Mais au-delà des accusations de « faux et usage de faux » et de « blanchiment de capitaux » qui pèsent sur les cadres bancaires d’Ecobank et d’autres personnes impliquées, la situation prend une tournure plus inquiétante lorsqu’on examine l’ampleur du déclin dans le secteur public et privé au Mali. Cette affaire n’est que la face visible d’un système bien plus dégradé qui affecte à la fois les structures privées et publiques, avec des conséquences désastreuses pour la population malienne.

Désastre institutionnel

Au Mali, nous avons atteint un point de non-retour dans l’indifférence face à l’incompétence généralisée. Le sit-in des salariés d’Ecobank, loin de défendre une cause noble, démontre plutôt l’ampleur du désastre institutionnel dans lequel ce pays est plongé. Une fois de plus, ce pays montre qu’il ne connaît plus la signification des valeurs qui ont fait la grandeur de notre « Maliba ».
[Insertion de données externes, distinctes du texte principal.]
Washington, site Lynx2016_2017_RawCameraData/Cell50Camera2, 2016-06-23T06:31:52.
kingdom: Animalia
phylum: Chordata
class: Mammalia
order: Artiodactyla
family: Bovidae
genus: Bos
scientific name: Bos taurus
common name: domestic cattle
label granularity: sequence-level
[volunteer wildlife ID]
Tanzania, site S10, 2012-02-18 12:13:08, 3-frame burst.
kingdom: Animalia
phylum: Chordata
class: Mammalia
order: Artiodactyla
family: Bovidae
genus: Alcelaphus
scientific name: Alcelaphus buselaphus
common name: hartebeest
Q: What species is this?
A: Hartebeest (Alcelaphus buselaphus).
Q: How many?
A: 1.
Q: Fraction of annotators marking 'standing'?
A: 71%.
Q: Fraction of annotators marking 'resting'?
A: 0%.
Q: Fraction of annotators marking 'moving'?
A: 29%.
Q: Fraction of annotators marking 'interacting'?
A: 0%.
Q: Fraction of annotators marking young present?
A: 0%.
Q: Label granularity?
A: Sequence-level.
Sans avoir accès à l’intégralité des éléments de l’affaire, il semble, de manière raisonnable, que le Pôle judiciaire spécialisé dans les crimes économiques et financiers n’a pas simplement agi sur un coup de tête. Les accusations à l’encontre des cadres d’Ecobank ne sont pas aussi dénuées de fondement que certains voudraient le faire croire. Bien qu’il soit indiscutable qu’Ecobank ait suivi la procédure interne, il existe une différence fondamentale entre respecter les règles internes d’une banque et agir conformément à la loi.

Il est légitime de penser qu’Ecobank a manqué à ses obligations de moyens

En outre, vu l’ampleur des montants en jeu, il est légitime de penser qu’Ecobank a manqué à ses obligations de moyens. Si l’authentification des « garanties » par Ecobank n’avait pas eu lieu, nous n’en serions pas ici à discuter de cette situation tragique. Une fois de plus, un manque flagrant de rigueur dans les pratiques bancaires a conduit à une arnaque dont les conséquences touchent de plein fouet l’économie du pays.
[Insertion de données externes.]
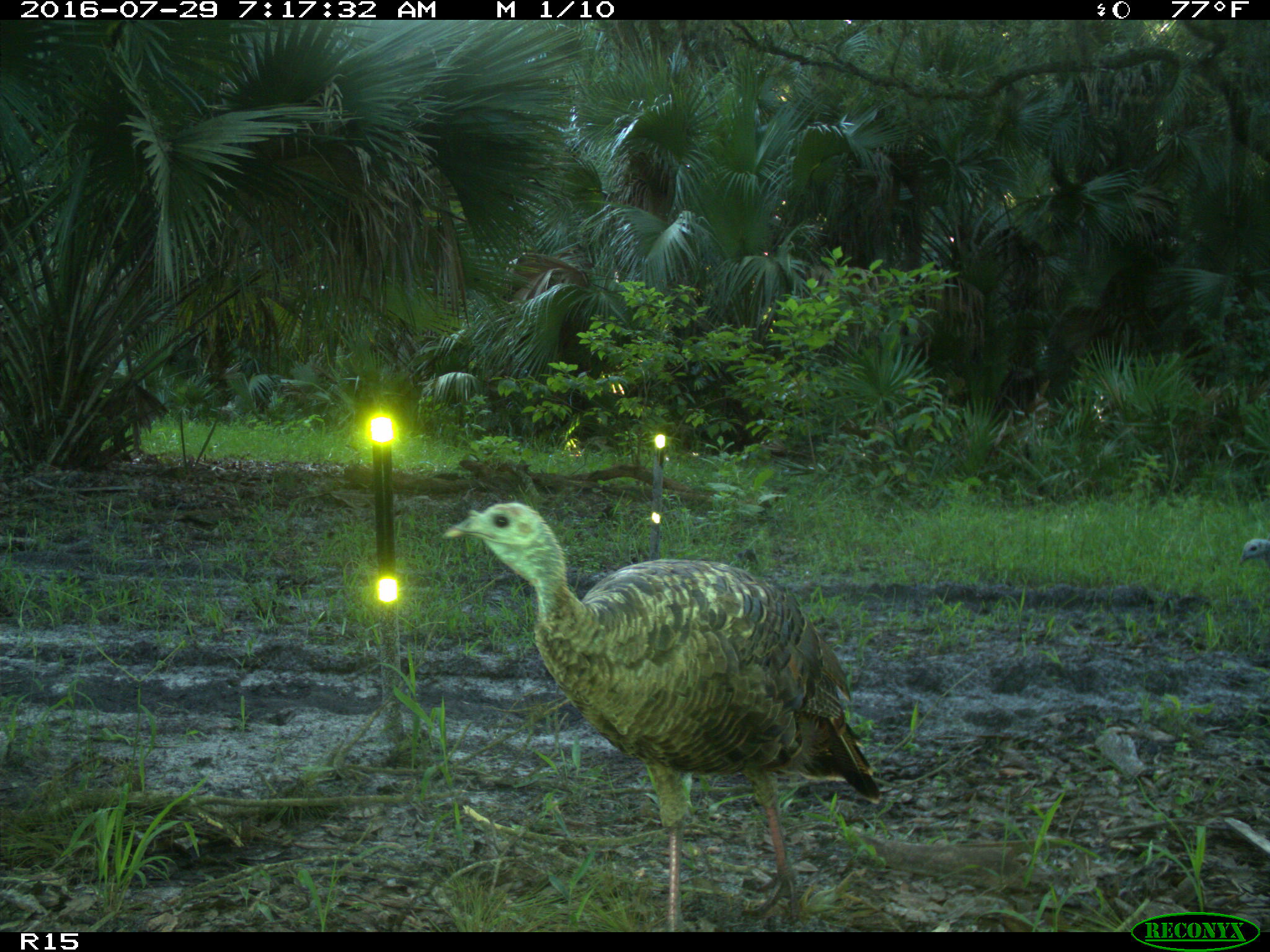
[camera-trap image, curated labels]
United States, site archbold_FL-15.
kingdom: Animalia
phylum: Chordata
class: Aves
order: Galliformes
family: Phasianidae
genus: Meleagris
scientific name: Meleagris gallopavo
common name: wild turkey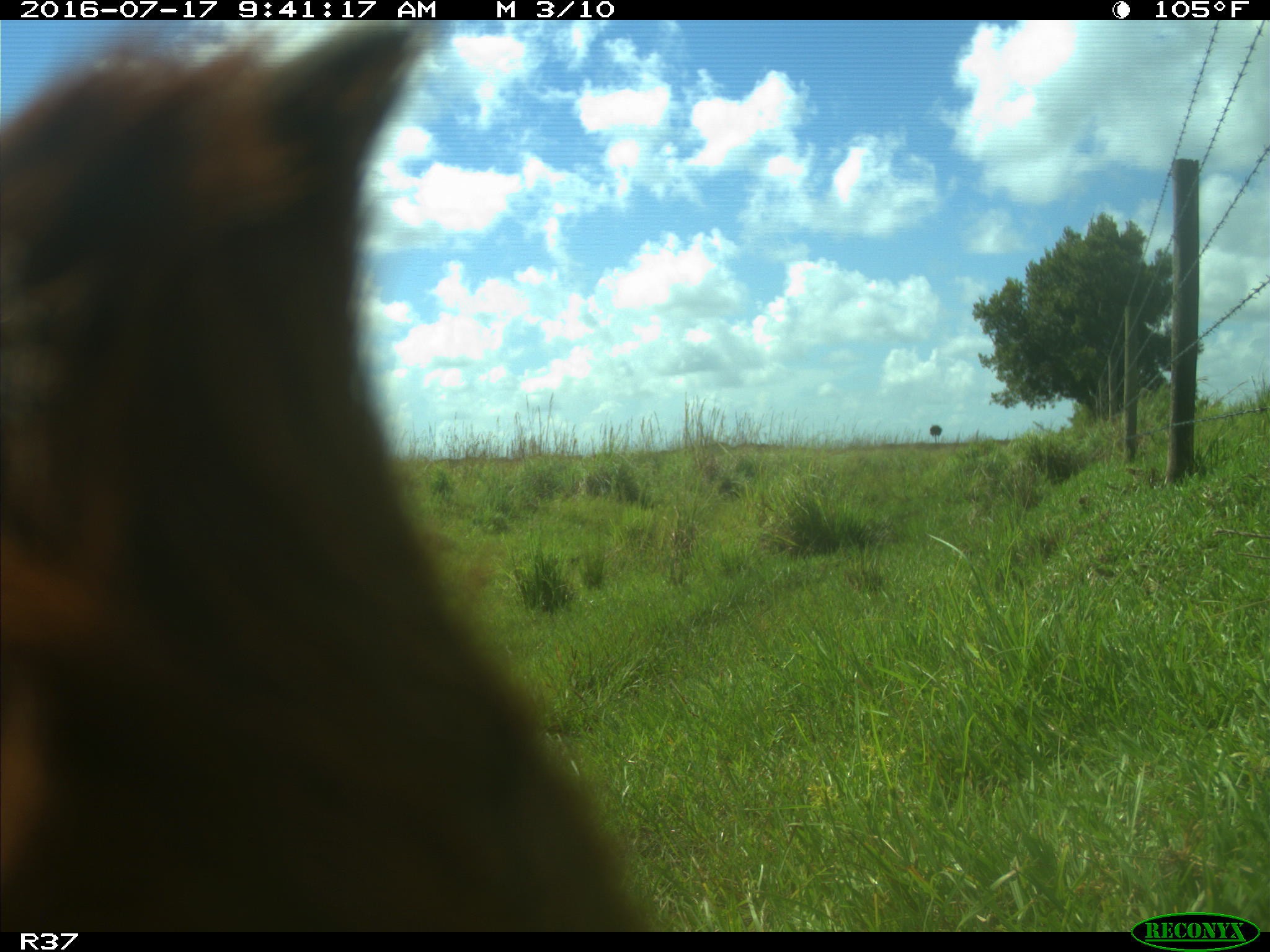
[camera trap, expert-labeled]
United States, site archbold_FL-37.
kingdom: Animalia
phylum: Chordata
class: Mammalia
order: Artiodactyla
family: Bovidae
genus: Bos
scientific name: Bos taurus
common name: domestic cow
Bos taurus (domestic cow).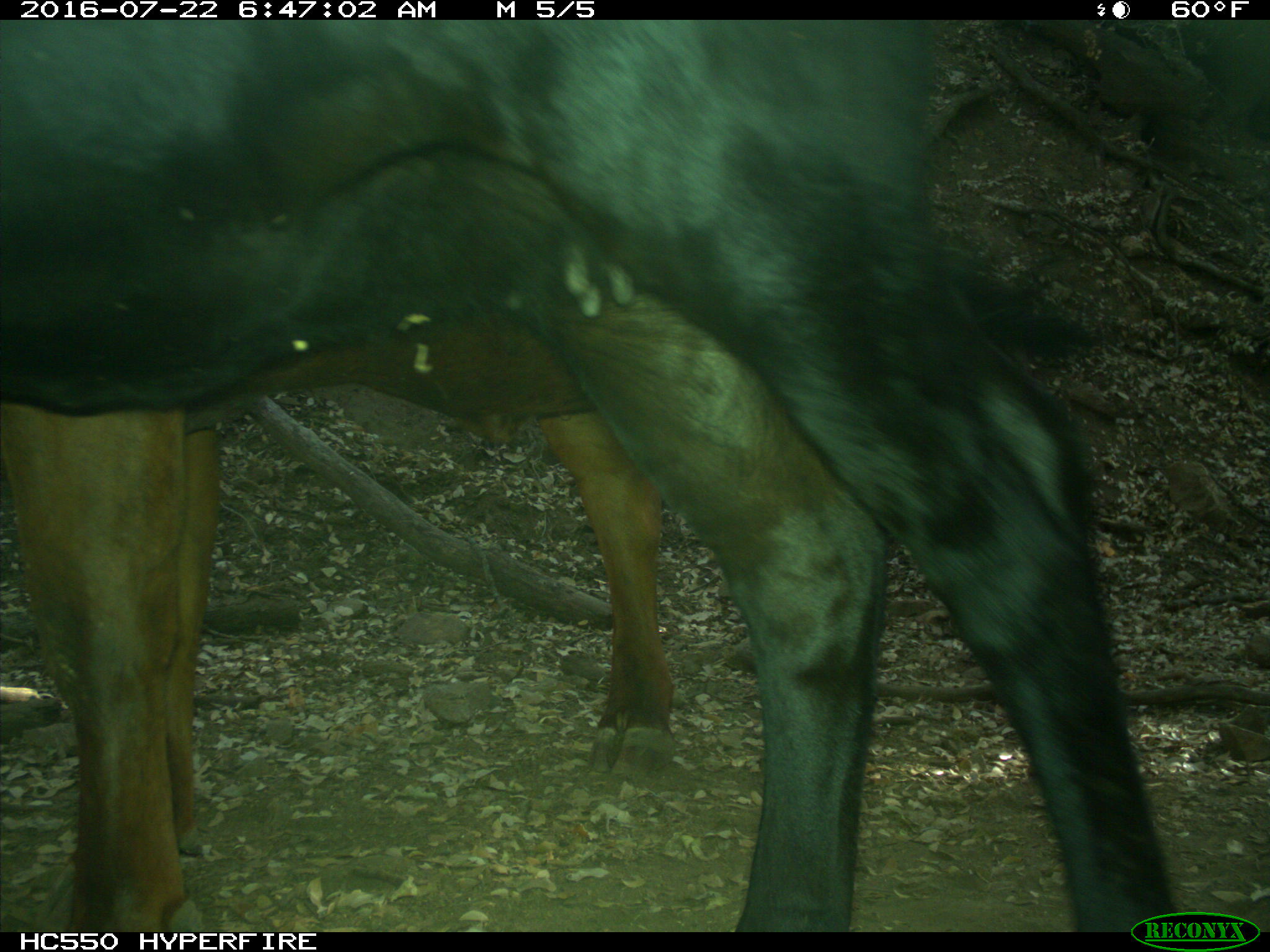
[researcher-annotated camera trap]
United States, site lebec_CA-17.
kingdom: Animalia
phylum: Chordata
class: Mammalia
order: Artiodactyla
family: Bovidae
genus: Bos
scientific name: Bos taurus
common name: domestic cow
Bos taurus (domestic cow).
Quintessence de l’incompétence,

L’EDM, quant à elle, n’est pas en reste. Cette entreprise publique semble incarner la quintessence de l’incompétence, avec une gestion défaillante à tous les niveaux. Les employés, du sommet au plus bas de l’échelle, semblent être plus préoccupés par leurs propres intérêts que par la mission de service public qui leur incombe. Ce n’est pas un hasard si EDM est aujourd’hui au cœur de cette crise : elle a démontré, à travers des années de mauvaise gestion, qu’elle n’est qu’un regroupement de comportements problématiques.
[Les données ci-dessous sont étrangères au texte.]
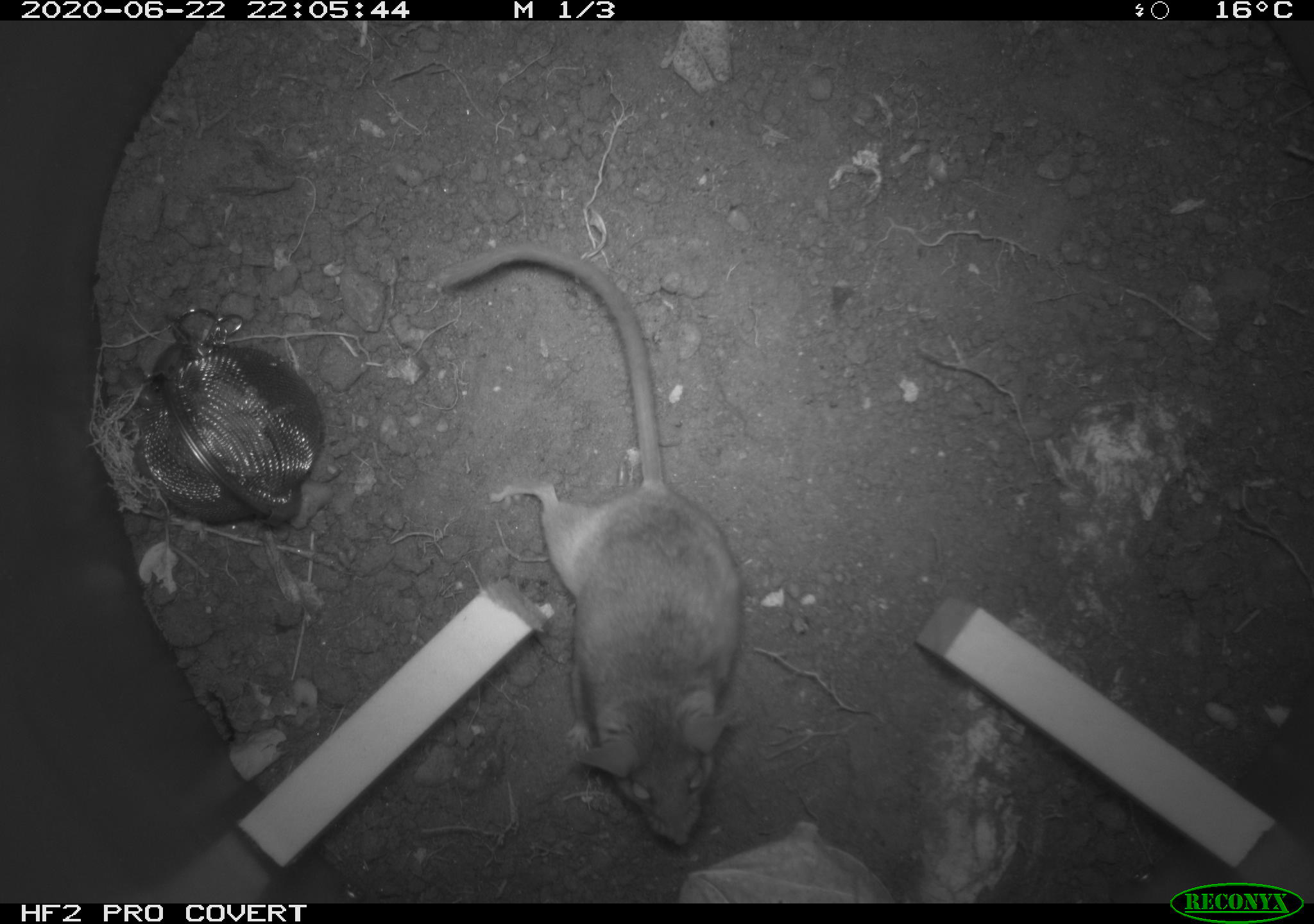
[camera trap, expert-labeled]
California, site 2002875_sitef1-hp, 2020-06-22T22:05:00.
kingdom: Animalia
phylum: Chordata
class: Mammalia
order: Rodentia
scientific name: Rodentia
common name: mouse species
En ce qui concerne Ecobank, il est difficile de comprendre comment une institution censée figurer parmi les meilleures banques d’Afrique en arrive à afficher une telle médiocrité. La preuve est dans les détails : des guichets d’accueil inefficaces, des hôtesses qui ne maîtrisent même pas l’utilisation d’un ordinateur, un manque total de confidentialité et de professionnalisme. Ces problèmes ne sont pas isolés ; ils sont le reflet d’un mal plus profond qui gangrène cette institution.

Et que dire du Syndicat des Banques et Assurances (Synabef) ? Plutôt que de se concentrer sur la mise en place de solutions à la hauteur des défis auxquels le secteur est confronté, il préfère défendre l’indéfendable. Au lieu de dénoncer la médiocrité systémique au sein de leur propre institution, les syndicalistes se contentent de soutenir aveuglément deux cadres bancaires, sans se poser de questions sur la façon dont cette situation aurait pu être évitée.

Un système où l’incompétence, la corruption et le manque de professionnalisme sont devenus monnaie courante.

Au Mali, le monde des affaires et de la finance semble être à l’image de la société tout entière : un système où l’incompétence, la corruption et le manque de professionnalisme sont devenus monnaie courante. Une perte de repères qui touche à la fois les valeurs sociales, professionnelles, éthiques et même religieuses. Les sit-ins et les débats futiles qui surgissent à chaque crise ne font qu’accentuer l’indécence d’une situation déjà catastrophique.

Il est grand temps que l’on se pose la question : jusqu’à quand continuerons-nous à tolérer ce genre de dérives ? Quand arrêterons-nous de protéger les voleurs, les incompétents et les corrompus, qu’ils soient dans le secteur privé ou public ? Si les choses continuent ainsi, le Mali deviendra l’exemple parfait d’une dégradation institutionnelle et d’une dérive éthique.